Instructions for the task: According to the forum thread about GATK VQSR, which GATK tool generated the raw.vcf file?

══ Text shown

Hi All, I have used GATK UnifiedGenotyper to generate a raw.vcf file. Now I want to use GATK VQSR to get a more accurate result ,and I follow this protocol:
- snp.model <- BuildErrorModelWithVQSR(raw.vcf, SNP);
- indel.model <- BuildErrorModelWithVQSR(raw.vcf, INDEL);
- recalibratedSNPs.rawIndels.vcf <- ApplyRecalibration(raw.vcf, snp.model, SNP);
- analysisReady.vcf <- ApplyRecalibration(recalibratedSNPs.rawIndels.vcf, indel.model, INDEL);
I wanna know will it be better if I seperate the SNP and INDEL when I perform VQSR, like this:
- SNP.raw.vcf , INDEL.raw.vcf <- Seperate_SNP_INDEL(raw.vcf);
- snp.model <- BuildErrorModelWithVQSR(SNP.raw.vcf, SNP);
- indel.model <- BuildErrorModelWithVQSR( INDEL.raw.vcf, INDEL);
- SNP_analysisReady.vcf <- ApplyRecalibration(SNP.raw.vcf, snp.model, SNP);
- INDEL_analysisReady.vcf <- ApplyRecalibration(INDEL.raw.vcf, INDEL.model, SNP);
Thanks a lot !
Removed my answer, since Brad's is much more obviously correct. It's interesting how separating SNPs and INDELs are not even mentioned in the documentation I've been following: http://gatkforums.broadinstitute.org/discussion/39/variant-quality-score-recalibration
Looks like they ought to be separated at this stage after all.
Alex, definitely agreed. The VQSR documentation page is SNP specific, but that's not explicitly stated.

════
══ Data provided

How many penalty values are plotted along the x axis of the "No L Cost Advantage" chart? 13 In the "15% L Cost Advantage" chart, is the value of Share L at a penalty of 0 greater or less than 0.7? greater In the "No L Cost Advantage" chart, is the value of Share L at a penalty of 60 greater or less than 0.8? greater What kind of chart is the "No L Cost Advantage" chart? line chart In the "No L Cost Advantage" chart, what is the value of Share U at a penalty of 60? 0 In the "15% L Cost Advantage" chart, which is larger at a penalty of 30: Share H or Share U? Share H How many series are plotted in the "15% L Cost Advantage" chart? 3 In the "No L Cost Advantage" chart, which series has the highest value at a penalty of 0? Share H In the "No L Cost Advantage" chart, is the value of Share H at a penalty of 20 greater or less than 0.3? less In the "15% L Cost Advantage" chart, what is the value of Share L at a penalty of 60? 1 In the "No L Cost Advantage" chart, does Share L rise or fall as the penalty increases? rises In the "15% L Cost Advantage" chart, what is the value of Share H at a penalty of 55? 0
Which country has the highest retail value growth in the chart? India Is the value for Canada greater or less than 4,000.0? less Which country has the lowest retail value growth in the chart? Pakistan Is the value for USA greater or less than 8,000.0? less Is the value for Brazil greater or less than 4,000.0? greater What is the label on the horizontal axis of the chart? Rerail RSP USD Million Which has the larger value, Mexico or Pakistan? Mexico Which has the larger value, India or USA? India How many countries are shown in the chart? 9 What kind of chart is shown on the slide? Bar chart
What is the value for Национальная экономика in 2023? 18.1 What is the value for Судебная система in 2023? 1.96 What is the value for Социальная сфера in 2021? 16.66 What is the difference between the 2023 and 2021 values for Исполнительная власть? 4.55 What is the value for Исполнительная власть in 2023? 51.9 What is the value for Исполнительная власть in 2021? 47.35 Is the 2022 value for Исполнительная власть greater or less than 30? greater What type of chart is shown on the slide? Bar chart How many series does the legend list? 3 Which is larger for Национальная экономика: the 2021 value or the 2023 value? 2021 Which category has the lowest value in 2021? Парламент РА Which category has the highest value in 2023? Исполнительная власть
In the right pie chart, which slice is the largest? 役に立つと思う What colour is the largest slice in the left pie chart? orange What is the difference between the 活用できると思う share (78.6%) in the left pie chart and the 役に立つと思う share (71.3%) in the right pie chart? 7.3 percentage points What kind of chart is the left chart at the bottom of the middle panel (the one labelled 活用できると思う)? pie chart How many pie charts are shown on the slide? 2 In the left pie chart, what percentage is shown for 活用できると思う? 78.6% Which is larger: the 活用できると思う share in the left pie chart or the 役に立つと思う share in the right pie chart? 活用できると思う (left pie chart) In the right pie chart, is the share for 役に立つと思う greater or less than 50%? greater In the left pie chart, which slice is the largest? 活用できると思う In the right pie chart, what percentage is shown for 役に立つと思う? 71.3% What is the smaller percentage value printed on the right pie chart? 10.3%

════

Worked solution: GATK UnifiedGenotyper